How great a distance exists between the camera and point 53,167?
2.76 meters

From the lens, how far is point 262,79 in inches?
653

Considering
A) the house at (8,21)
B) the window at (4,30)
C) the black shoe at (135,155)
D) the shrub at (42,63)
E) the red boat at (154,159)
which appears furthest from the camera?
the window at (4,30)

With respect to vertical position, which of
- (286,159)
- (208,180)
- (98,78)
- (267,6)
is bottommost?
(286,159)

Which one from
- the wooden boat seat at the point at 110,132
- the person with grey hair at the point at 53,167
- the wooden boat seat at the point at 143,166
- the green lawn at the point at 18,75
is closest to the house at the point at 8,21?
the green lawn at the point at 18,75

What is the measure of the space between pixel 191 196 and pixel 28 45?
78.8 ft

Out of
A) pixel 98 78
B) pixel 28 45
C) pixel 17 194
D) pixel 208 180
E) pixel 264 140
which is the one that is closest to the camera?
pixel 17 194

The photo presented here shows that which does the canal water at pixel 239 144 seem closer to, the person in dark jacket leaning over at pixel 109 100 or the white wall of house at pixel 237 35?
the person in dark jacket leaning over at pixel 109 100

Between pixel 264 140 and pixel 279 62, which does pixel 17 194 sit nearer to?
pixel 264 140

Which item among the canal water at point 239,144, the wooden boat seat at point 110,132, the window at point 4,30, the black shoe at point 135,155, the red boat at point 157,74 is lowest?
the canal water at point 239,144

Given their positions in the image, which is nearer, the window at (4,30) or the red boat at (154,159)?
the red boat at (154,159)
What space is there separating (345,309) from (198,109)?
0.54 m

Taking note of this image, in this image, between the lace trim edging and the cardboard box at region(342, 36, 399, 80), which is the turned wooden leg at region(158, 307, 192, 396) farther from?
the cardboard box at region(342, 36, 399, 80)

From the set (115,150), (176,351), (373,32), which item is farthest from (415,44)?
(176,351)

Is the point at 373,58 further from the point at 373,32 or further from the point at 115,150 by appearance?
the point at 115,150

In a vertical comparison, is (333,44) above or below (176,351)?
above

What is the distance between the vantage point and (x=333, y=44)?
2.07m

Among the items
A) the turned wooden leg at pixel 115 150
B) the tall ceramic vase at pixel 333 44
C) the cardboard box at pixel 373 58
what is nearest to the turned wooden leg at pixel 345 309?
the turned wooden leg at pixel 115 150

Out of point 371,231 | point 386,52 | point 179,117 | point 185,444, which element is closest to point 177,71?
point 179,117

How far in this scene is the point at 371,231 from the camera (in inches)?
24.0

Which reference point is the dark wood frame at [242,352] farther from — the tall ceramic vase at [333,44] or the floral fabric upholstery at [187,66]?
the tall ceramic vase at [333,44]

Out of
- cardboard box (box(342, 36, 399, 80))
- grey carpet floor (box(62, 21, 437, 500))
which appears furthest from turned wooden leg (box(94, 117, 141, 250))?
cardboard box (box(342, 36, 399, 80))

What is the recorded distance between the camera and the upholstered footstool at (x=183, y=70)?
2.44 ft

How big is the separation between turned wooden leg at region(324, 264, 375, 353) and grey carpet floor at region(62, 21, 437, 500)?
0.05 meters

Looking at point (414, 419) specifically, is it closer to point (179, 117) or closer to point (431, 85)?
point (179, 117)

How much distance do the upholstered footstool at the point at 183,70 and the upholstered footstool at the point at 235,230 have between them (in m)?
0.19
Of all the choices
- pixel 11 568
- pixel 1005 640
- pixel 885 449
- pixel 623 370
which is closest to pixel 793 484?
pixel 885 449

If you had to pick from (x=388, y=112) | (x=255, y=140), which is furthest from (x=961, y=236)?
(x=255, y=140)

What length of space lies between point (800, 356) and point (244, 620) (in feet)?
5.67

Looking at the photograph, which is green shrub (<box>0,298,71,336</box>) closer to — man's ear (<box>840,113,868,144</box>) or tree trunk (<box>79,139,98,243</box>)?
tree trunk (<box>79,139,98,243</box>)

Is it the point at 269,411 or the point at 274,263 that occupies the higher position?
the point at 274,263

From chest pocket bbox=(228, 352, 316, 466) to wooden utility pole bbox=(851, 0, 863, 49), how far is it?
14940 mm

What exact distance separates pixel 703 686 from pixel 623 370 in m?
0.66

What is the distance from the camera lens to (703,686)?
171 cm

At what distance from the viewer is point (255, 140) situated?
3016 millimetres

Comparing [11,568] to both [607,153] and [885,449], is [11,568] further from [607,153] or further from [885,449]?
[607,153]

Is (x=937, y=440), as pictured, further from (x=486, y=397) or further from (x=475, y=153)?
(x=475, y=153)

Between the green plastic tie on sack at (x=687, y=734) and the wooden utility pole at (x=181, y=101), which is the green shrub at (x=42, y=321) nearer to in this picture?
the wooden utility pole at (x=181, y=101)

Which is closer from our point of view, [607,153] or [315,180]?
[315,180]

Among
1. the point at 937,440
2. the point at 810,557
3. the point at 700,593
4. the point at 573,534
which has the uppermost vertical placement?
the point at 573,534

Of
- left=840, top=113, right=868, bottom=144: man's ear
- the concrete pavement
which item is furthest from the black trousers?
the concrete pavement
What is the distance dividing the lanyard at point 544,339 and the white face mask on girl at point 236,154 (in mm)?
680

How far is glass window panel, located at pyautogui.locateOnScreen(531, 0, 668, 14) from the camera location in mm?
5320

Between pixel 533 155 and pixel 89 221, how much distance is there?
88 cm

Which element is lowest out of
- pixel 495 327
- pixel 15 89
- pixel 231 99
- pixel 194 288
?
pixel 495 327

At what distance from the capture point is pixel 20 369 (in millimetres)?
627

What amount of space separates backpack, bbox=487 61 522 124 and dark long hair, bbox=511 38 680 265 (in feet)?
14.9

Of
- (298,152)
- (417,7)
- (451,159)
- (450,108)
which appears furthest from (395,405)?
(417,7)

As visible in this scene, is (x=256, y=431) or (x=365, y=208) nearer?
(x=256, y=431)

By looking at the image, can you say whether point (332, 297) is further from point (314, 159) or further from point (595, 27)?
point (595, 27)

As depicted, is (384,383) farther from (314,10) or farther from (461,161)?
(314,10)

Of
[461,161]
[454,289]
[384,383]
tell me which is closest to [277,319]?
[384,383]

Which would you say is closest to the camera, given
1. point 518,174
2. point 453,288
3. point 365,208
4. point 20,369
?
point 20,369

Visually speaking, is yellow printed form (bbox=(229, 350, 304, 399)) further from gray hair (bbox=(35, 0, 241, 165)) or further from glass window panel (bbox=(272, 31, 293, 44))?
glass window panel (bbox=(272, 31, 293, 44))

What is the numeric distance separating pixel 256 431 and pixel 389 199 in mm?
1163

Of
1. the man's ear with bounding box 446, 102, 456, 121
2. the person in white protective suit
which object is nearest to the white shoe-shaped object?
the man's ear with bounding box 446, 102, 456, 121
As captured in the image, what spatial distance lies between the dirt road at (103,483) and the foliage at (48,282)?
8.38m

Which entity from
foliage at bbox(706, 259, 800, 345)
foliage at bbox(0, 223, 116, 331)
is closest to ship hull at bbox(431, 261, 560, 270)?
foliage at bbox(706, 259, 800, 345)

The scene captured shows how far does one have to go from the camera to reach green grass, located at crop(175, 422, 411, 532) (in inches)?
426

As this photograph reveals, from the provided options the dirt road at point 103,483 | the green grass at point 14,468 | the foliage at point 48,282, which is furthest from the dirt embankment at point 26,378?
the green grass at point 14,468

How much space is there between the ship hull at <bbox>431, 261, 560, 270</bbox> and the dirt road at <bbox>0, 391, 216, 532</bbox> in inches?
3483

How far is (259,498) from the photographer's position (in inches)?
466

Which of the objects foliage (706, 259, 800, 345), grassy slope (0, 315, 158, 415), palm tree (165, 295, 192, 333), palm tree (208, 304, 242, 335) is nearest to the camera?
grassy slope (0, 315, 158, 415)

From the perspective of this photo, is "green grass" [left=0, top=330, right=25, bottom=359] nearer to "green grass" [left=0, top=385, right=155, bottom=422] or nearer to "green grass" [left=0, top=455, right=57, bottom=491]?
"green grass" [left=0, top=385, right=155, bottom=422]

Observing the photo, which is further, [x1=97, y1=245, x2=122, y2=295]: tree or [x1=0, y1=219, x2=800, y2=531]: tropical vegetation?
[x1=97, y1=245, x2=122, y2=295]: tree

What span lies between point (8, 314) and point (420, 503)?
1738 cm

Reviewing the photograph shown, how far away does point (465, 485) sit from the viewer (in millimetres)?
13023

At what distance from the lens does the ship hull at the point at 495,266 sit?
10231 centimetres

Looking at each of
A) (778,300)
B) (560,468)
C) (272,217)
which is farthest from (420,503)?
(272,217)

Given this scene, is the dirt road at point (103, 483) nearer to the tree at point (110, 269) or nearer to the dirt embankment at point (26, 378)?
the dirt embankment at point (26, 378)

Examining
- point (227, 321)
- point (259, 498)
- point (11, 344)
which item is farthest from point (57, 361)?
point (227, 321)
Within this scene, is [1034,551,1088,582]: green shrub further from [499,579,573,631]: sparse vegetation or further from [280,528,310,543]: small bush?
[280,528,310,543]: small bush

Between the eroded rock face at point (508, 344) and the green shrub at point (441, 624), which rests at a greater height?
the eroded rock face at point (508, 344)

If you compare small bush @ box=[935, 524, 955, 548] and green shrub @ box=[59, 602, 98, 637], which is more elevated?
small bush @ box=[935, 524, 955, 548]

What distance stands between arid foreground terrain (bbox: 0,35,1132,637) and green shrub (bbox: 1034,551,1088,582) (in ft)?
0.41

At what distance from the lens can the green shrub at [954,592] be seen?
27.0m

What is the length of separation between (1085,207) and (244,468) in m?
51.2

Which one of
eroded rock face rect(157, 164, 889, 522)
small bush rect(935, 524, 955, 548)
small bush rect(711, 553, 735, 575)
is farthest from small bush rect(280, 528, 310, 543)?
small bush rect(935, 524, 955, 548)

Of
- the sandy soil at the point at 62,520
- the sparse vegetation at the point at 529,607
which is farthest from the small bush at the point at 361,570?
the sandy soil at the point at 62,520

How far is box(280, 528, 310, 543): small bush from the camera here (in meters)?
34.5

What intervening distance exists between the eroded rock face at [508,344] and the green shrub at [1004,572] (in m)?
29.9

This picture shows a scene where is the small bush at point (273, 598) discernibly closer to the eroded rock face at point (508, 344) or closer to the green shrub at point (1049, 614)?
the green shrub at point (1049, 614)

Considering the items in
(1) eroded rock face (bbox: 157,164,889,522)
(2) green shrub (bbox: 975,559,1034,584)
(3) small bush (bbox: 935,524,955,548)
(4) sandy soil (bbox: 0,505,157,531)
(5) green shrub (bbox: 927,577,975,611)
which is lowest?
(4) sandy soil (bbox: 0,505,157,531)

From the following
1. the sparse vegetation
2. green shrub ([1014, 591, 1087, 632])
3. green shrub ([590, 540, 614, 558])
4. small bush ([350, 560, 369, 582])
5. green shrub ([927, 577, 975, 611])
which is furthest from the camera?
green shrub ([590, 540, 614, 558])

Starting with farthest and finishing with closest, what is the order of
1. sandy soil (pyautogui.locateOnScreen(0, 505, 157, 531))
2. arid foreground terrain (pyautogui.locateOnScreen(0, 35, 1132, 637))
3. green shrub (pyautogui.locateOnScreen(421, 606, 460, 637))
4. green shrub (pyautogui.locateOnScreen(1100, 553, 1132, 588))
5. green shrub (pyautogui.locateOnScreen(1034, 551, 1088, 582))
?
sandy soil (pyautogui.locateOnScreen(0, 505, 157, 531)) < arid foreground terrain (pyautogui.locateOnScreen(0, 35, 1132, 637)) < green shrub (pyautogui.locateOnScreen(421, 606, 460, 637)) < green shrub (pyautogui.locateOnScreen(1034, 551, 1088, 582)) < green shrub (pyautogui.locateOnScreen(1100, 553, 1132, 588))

● ● ●

> [DIRECTIVE]: Please write the data again from the line that has "Considering the items in" through the end, with "small bush" changed to "low bush" and everything else left as it is.

> [WRITTEN REPLY]:
Considering the items in
(1) eroded rock face (bbox: 157,164,889,522)
(2) green shrub (bbox: 975,559,1034,584)
(3) low bush (bbox: 935,524,955,548)
(4) sandy soil (bbox: 0,505,157,531)
(5) green shrub (bbox: 927,577,975,611)
which is lowest?
(4) sandy soil (bbox: 0,505,157,531)

From the following
1. the sparse vegetation
2. green shrub ([1014, 591, 1087, 632])
3. green shrub ([590, 540, 614, 558])
4. low bush ([350, 560, 369, 582])
5. green shrub ([927, 577, 975, 611])
which is furthest from the camera?
green shrub ([590, 540, 614, 558])

Starting with farthest and finishing with closest, what is the order of
1. sandy soil (pyautogui.locateOnScreen(0, 505, 157, 531))
2. arid foreground terrain (pyautogui.locateOnScreen(0, 35, 1132, 637))
3. green shrub (pyautogui.locateOnScreen(421, 606, 460, 637))
4. green shrub (pyautogui.locateOnScreen(1100, 553, 1132, 588))
5. green shrub (pyautogui.locateOnScreen(1034, 551, 1088, 582))
?
sandy soil (pyautogui.locateOnScreen(0, 505, 157, 531)) < arid foreground terrain (pyautogui.locateOnScreen(0, 35, 1132, 637)) < green shrub (pyautogui.locateOnScreen(421, 606, 460, 637)) < green shrub (pyautogui.locateOnScreen(1034, 551, 1088, 582)) < green shrub (pyautogui.locateOnScreen(1100, 553, 1132, 588))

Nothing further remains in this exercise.